### [Exercise material]
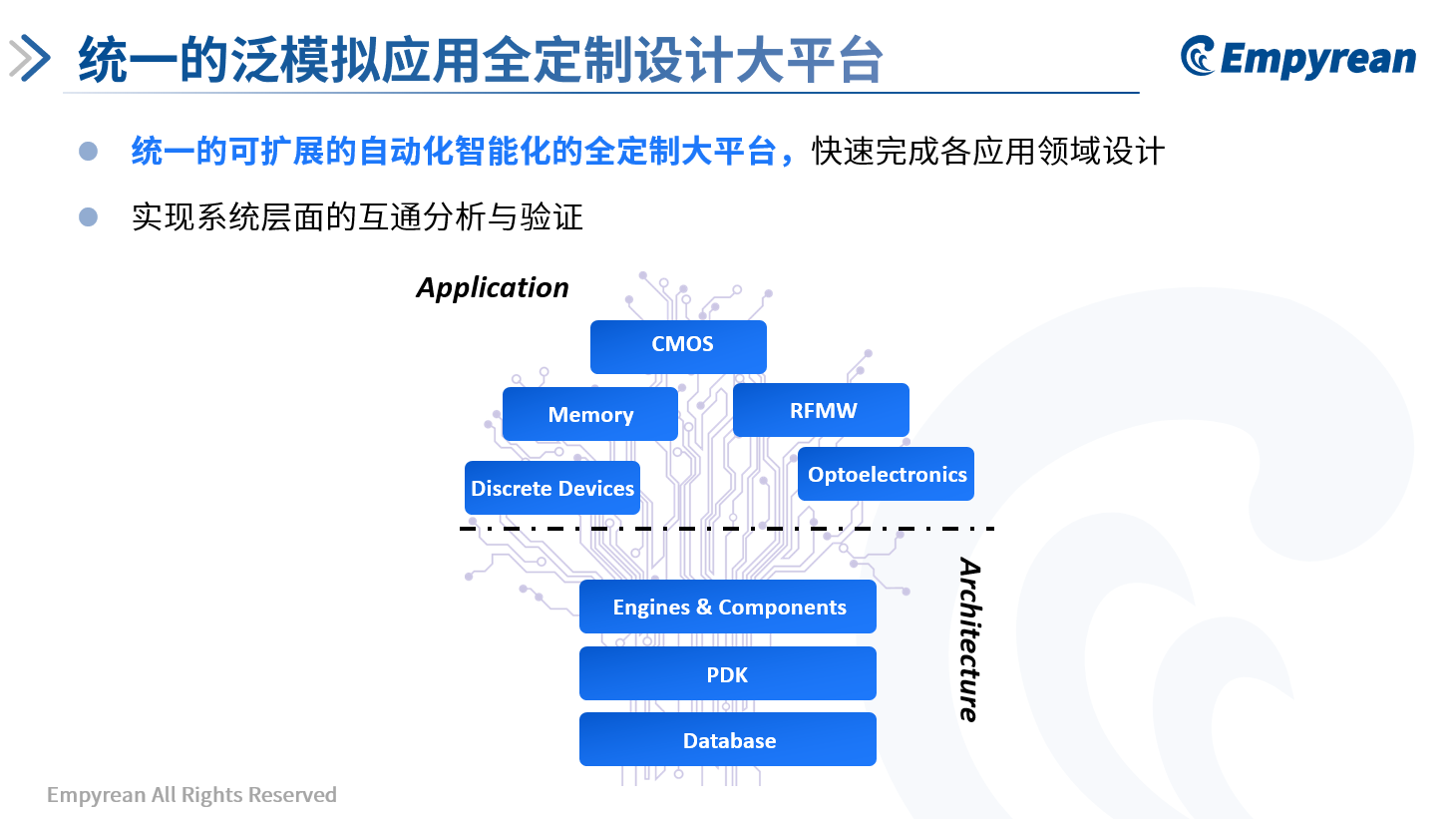 统一的泛模拟应用全定制设计大平台

Empyrean

统一的可扩展的自动化智能化的全定制大平台，快速完成各应用领域设计

实现系统层面的互通分析与验证

Application

CMOS

Memory

RFMW

Discrete Devices

Optoelectronics

Architecture

Engines & Components

PDK

Database

Empyrean All Rights Reserved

### [Task item]
Return only the count of lines in the listing above that hold the string "Empyrean".

### [Response area]
2